### WORK ORDER 1
Using the Raspberry Pi power thread, say whether each statement agrees with it: (a) this year the poster's team had trouble with an unstable power supply for its onboard Raspberry Pi; (b) a separate battery for the Raspberry Pi is permitted under R34; (c) a laptop that needs a third USB port for an Ethernet dongle would be acceptable. For each, answer yes or no and quote the deciding words.
### WORK ORDER 2
Summarize the Raspberry Pi power thread in two sentences.
### WORK ORDER 3
Continue the Raspberry Pi power thread from where it stops.

### SOURCE DOCUMENT
Battery powered raspberry pi

This year, we had problems with the unstable power supply for our onboard raspberry pi. I’m a little stuck as to how to solve that:

Option a) get a battery for the raspberry pi -> illegal under R34 because it is not an integral battery. Can I get around this rule, assuming it doesn’t change?

Option b) use a laptop -> laptops are usually comparatively heavy and big. Does anyone know a lightweight, cheap laptop with at least 2 USB ports and Ethernet? [a 3rd USB port for an Ethernet dongle is fine]

Option c) somehow guarantee the availability of 1 amp for the raspberry pi?

Option d) can anyone else think of another option?

Thanks so much for any help you can give me!

What did you have as a power supply for the pi?

For option b, look at SBCs (atom computers on a single board with, well, everything). Suggestion: http://www.geeky-gadgets.com/wp-content/uploads/2013/06/Gigabyte-Brix.jpg

I would try and use a circuit similar to this:

That is what out team did to make our onboard PI work. Have you tried anything similar to that yet?

### SOURCE INFORMATION
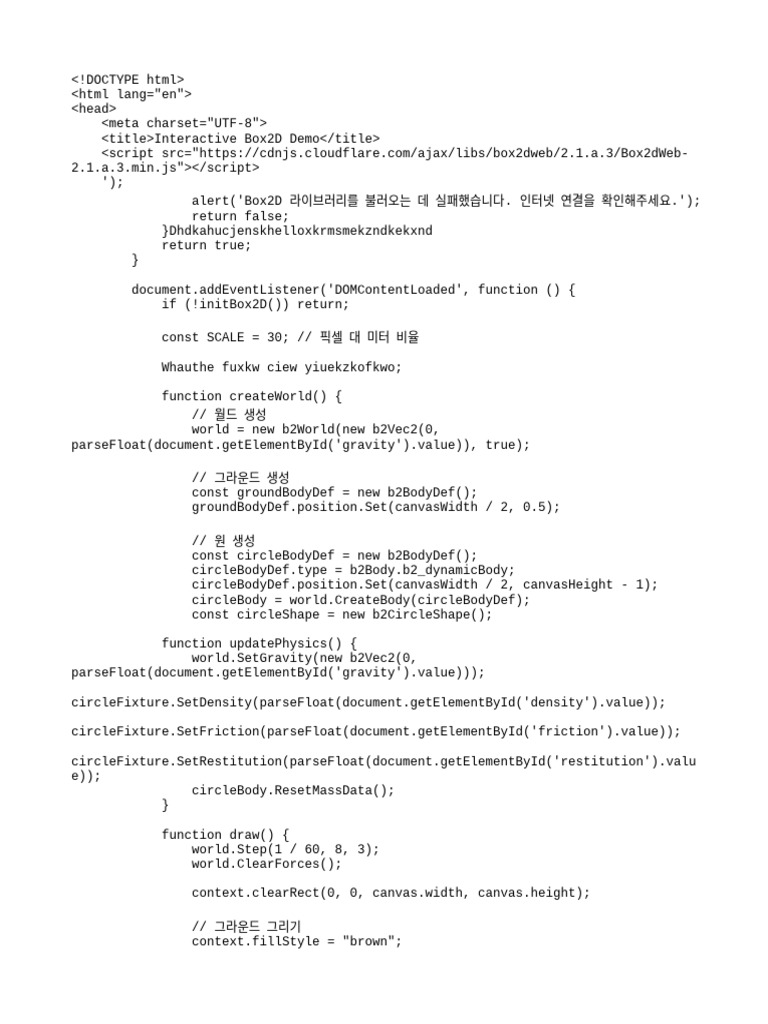 <!DOCTYPE html>
<html lang="en">
<head>
    <meta charset="UTF-8">
    <title>Interactive Box2D Demo</title>
    <script src="https://cdnjs.cloudflare.com/ajax/libs/box2dweb/2.1.a.3/Box2dWeb-2.1.a.3.min.js"></script>
    ');
                alert('Box2D 라이브러리를 불러오는 데 실패했습니다. 인터넷 연결을 확인해주세요.');
                return false;
            }Dhdkahucjenskhelloxkrmsmekzndkekxnd
            return true;
        }

        document.addEventListener('DOMContentLoaded', function () {
            if (!initBox2D()) return;

            const SCALE = 30; // 픽셀 대 미터 비율

            Whauthe fuxkw ciew yiuekzkofkwo;

            function createWorld() {
                // 월드 생성
                world = new b2World(new b2Vec2(0, parseFloat(document.getElementById('gravity').value)), true);

                // 그라운드 생성
                const groundBodyDef = new b2BodyDef();
                groundBodyDef.position.Set(canvasWidth / 2, 0.5);

                // 원 생성
                const circleBodyDef = new b2BodyDef();
                circleBodyDef.type = b2Body.b2_dynamicBody;
                circleBodyDef.position.Set(canvasWidth / 2, canvasHeight - 1);
                circleBody = world.CreateBody(circleBodyDef);
                const circleShape = new b2CircleShape();

            function updatePhysics() {
                world.SetGravity(new b2Vec2(0, parseFloat(document.getElementById('gravity').value)));

circleFixture.SetDensity(parseFloat(document.getElementById('density').value));

circleFixture.SetFriction(parseFloat(document.getElementById('friction').value));

circleFixture.SetRestitution(parseFloat(document.getElementById('restitution').value));
                circleBody.ResetMassData();
            }

            function draw() {
                world.Step(1 / 60, 8, 3);
                world.ClearForces();

                context.clearRect(0, 0, canvas.width, canvas.height);

                // 그라운드 그리기
                context.fillStyle = "brown";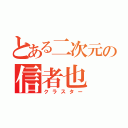 とある二次元の
信者也
クラスター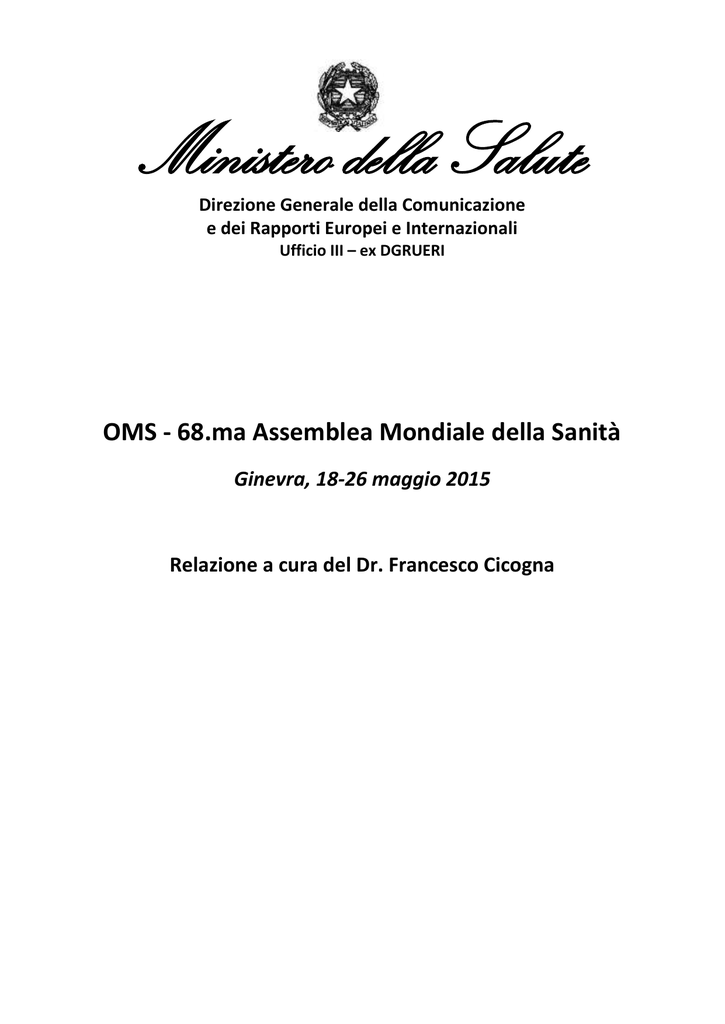 Ministero della Salute

Direzione Generale della Comunicazione e dei Rapporti Europei e Internazionali
Ufficio III – ex DGRUERI

OMS - 68.ma Assemblea Mondiale della Sanità

Ginevra, 18-26 maggio 2015

Relazione a cura del Dr. Francesco Cicogna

### EXERCISE RESPONSE 1
(a) Yes: "This year, we had problems with the unstable power supply for our onboard raspberry pi."
(b) No: "illegal under R34 because it is not an integral battery."
(c) Yes: "[a 3rd USB port for an Ethernet dongle is fine]"

### EXERCISE RESPONSE 2
A poster whose team had an unstable power supply for its onboard Raspberry Pi weighs several options: a battery, which is illegal under R34 because it is not integral; a lightweight, cheap laptop with at least two USB ports and Ethernet; guaranteeing 1 amp for the Pi; or some other idea. One reply asks what power supply the Pi used, and another suggests looking at single-board computers for the laptop option.

### EXERCISE RESPONSE 3
My advice is a step-up switching regulator like in the FIRST PDB.
Going into a step-down switching regulator sort of like inside the cRIO.

National Semiconductor makes parts that will switch battery voltage up to roughly 20V.
Obviously because look at the cRIO input voltage.

National Semiconductor also makes parts that will switch roughly 20V down to 5V.

Each stage of regulation is both a noise filter and complements the other.

If you switch up to 20V and the battery caves to 8V the 20V suffers.
However the next stage just needs to get 5V so that 20V quality issue is damped.

Each stage will be probably about 87% to 95% efficient with switching regulation.

On the other hand a 7805 as pictured will remove the excess energy as heat.
If the battery is 14.3V depending on the current enough heat for a heatsink.
Sure you can get a TO3 metal can version of the 7805 or make an external pass transistor but it still just burns energy off as heat.
If you do build that 7805 circuit you should install blocking and bypass silicon diodes.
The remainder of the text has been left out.